**PAGE EXCERPT:**
-----

Incident: Smart Car Software Failure Strands Users in Remote Areas

Published Date: 2020-02-18

Postmortem Analysis
Timeline 1. The software failure incident happened on a Valentine's Day weekend trip to northern California, as mentioned in the article [96445]. 2. Published on 2020-02-18. 3. The incident likely occurred on the weekend of Valentine's Day in 2020, which would be around February 14-16, 2020.
System 1. Gig's smart car software system failed to function properly, leading to the car becoming unusable due to a software issue [96445].
Responsible Organization 1. Gig, the car sharing startup, was responsible for causing the software failure incident as their smart car's software issue rendered the vehicle unusable, leading to the stranded situation on a remote highway [96445].

-----

**DATA EXCERPT:**
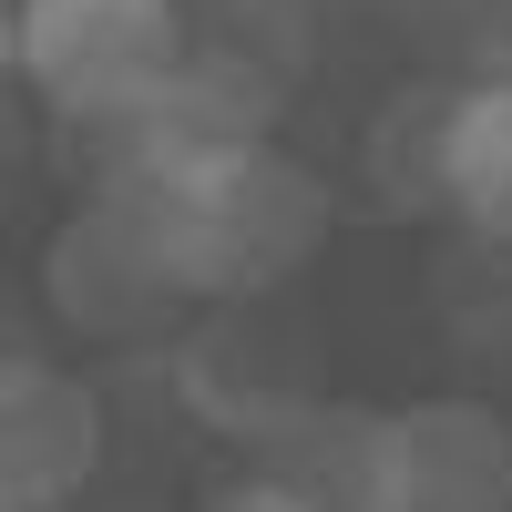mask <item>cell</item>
<instances>
[{"mask_svg": "<svg viewBox=\"0 0 512 512\" xmlns=\"http://www.w3.org/2000/svg\"><path fill=\"white\" fill-rule=\"evenodd\" d=\"M41 297H52V318L82 328V338H144V328H164L185 308L154 226L134 216V205H113V195H93L82 216H62V236L41 246Z\"/></svg>", "mask_w": 512, "mask_h": 512, "instance_id": "277c9868", "label": "cell"}, {"mask_svg": "<svg viewBox=\"0 0 512 512\" xmlns=\"http://www.w3.org/2000/svg\"><path fill=\"white\" fill-rule=\"evenodd\" d=\"M390 512H512V420L492 400L390 410Z\"/></svg>", "mask_w": 512, "mask_h": 512, "instance_id": "5b68a950", "label": "cell"}, {"mask_svg": "<svg viewBox=\"0 0 512 512\" xmlns=\"http://www.w3.org/2000/svg\"><path fill=\"white\" fill-rule=\"evenodd\" d=\"M451 216L512 246V62L461 82V103H451Z\"/></svg>", "mask_w": 512, "mask_h": 512, "instance_id": "ba28073f", "label": "cell"}, {"mask_svg": "<svg viewBox=\"0 0 512 512\" xmlns=\"http://www.w3.org/2000/svg\"><path fill=\"white\" fill-rule=\"evenodd\" d=\"M256 472L287 482L308 512H390V410L308 400L287 431L256 441Z\"/></svg>", "mask_w": 512, "mask_h": 512, "instance_id": "52a82bcc", "label": "cell"}, {"mask_svg": "<svg viewBox=\"0 0 512 512\" xmlns=\"http://www.w3.org/2000/svg\"><path fill=\"white\" fill-rule=\"evenodd\" d=\"M21 72V21H11V0H0V82Z\"/></svg>", "mask_w": 512, "mask_h": 512, "instance_id": "7c38bea8", "label": "cell"}, {"mask_svg": "<svg viewBox=\"0 0 512 512\" xmlns=\"http://www.w3.org/2000/svg\"><path fill=\"white\" fill-rule=\"evenodd\" d=\"M451 103H461V82H410V93H390L379 123H369V185L390 195L400 216L451 205Z\"/></svg>", "mask_w": 512, "mask_h": 512, "instance_id": "9c48e42d", "label": "cell"}, {"mask_svg": "<svg viewBox=\"0 0 512 512\" xmlns=\"http://www.w3.org/2000/svg\"><path fill=\"white\" fill-rule=\"evenodd\" d=\"M205 512H308L287 482H267V472H236V482H216L205 492Z\"/></svg>", "mask_w": 512, "mask_h": 512, "instance_id": "30bf717a", "label": "cell"}, {"mask_svg": "<svg viewBox=\"0 0 512 512\" xmlns=\"http://www.w3.org/2000/svg\"><path fill=\"white\" fill-rule=\"evenodd\" d=\"M11 21H21V82L72 134L144 113L195 41L175 0H11Z\"/></svg>", "mask_w": 512, "mask_h": 512, "instance_id": "7a4b0ae2", "label": "cell"}, {"mask_svg": "<svg viewBox=\"0 0 512 512\" xmlns=\"http://www.w3.org/2000/svg\"><path fill=\"white\" fill-rule=\"evenodd\" d=\"M103 472V390L41 359L0 400V512H52Z\"/></svg>", "mask_w": 512, "mask_h": 512, "instance_id": "8992f818", "label": "cell"}, {"mask_svg": "<svg viewBox=\"0 0 512 512\" xmlns=\"http://www.w3.org/2000/svg\"><path fill=\"white\" fill-rule=\"evenodd\" d=\"M113 205H134L164 246V267H175V287L216 297V308L277 297L328 246V185L287 144H246V154H216V164H185V175L113 185Z\"/></svg>", "mask_w": 512, "mask_h": 512, "instance_id": "6da1fadb", "label": "cell"}, {"mask_svg": "<svg viewBox=\"0 0 512 512\" xmlns=\"http://www.w3.org/2000/svg\"><path fill=\"white\" fill-rule=\"evenodd\" d=\"M31 369H41V338H31V318L11 308V297H0V400H11Z\"/></svg>", "mask_w": 512, "mask_h": 512, "instance_id": "8fae6325", "label": "cell"}, {"mask_svg": "<svg viewBox=\"0 0 512 512\" xmlns=\"http://www.w3.org/2000/svg\"><path fill=\"white\" fill-rule=\"evenodd\" d=\"M175 379H185L195 420H216V431H236V441H267L308 400H328L318 390V328L297 318L287 297H236L216 328L185 338V369Z\"/></svg>", "mask_w": 512, "mask_h": 512, "instance_id": "3957f363", "label": "cell"}]
</instances>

-----

**SHORT PROBLEM 1:**
In the smart car incident postmortem, which organization does the page hold responsible for the software failure?
**SHORT PROBLEM 2:**
Can you condense the paragraph of the smart car incident postmortem that begins "Timeline 1. The software failure incident" into a short bulleted list?
**SHORT PROBLEM 3:**
Could you extend the smart car incident postmortem with the next section after the point where it ends?

**EXERCISE OUTPUT 1:**
Gig, the car sharing startup.

**EXERCISE OUTPUT 2:**
- The failure occurred on a Valentine's Day weekend trip to northern California.
- The report was published on 2020-02-18.
- The incident likely took place around February 14–16, 2020.

**EXERCISE OUTPUT 3:**
Impacted Organization 1. Users of Gig car-sharing service [96445]
Software Causes 1. The software issue on the smart car rendered it unusable due to a connectivity problem with the cloud, which required the car to be re-synced every 24 hours for security purposes [96445]. 2. The car's software could not be remotely reset as it was out of cellular service range, leading to the need for towing [96445]. 3. The car could not be re-synced easily if it was more than 50 miles outside of the "HomeZone," out of cell range, or if the vehicle was moving, indicating a limitation in the software's functionality [96445]. 4. The longer the car went without an update, the more vulnerable it became to security issues, highlighting a potential flaw in the software's update mechanism [96445]. 5. The software issue required the car to be rebooted before it could be used again, indicating a software glitch or fault [96445].
Non-software Causes 1. Poor cell service in the remote area where the car was parked, leading to the inability to remotely reset the car's software [96445]. 2. Lack of communication or awareness about the need for a radio frequency identification (RFID) card to unlock the car in areas with poor cell service [96445].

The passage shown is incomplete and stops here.